**What is required**
Substitute "lawn" for "grassy field" throughout the material, starting at the line that contains "Which is nearest to the viewer, considering" and running through the end of the material, both ends included. Give back only those lines, with nothing else changed.

**Information given**
[start]

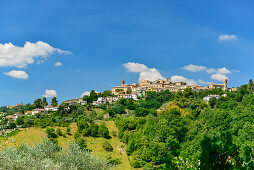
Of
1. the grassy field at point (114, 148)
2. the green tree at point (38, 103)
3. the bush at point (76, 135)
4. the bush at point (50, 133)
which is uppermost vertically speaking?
the green tree at point (38, 103)

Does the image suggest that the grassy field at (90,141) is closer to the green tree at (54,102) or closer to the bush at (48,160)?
the bush at (48,160)

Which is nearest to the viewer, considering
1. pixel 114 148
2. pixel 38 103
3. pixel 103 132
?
pixel 114 148

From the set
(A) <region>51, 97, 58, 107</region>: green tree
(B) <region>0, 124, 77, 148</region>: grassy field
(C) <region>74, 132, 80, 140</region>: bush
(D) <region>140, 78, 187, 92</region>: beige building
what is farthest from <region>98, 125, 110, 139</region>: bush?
(D) <region>140, 78, 187, 92</region>: beige building

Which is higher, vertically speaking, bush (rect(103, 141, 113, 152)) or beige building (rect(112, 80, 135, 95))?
beige building (rect(112, 80, 135, 95))

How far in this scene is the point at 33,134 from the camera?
45344mm

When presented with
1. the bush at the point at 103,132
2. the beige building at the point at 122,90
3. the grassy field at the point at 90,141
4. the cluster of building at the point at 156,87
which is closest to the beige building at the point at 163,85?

[end]

**Exercise output**
Which is nearest to the viewer, considering
1. pixel 114 148
2. pixel 38 103
3. pixel 103 132
?
pixel 114 148

From the set
(A) <region>51, 97, 58, 107</region>: green tree
(B) <region>0, 124, 77, 148</region>: lawn
(C) <region>74, 132, 80, 140</region>: bush
(D) <region>140, 78, 187, 92</region>: beige building
what is farthest from <region>98, 125, 110, 139</region>: bush?
(D) <region>140, 78, 187, 92</region>: beige building

Which is higher, vertically speaking, bush (rect(103, 141, 113, 152)) or beige building (rect(112, 80, 135, 95))?
beige building (rect(112, 80, 135, 95))

How far in this scene is the point at 33,134 from the camera?
45344mm

When presented with
1. the bush at the point at 103,132
2. the beige building at the point at 122,90
3. the lawn at the point at 90,141
4. the cluster of building at the point at 156,87
which is closest to the beige building at the point at 163,85?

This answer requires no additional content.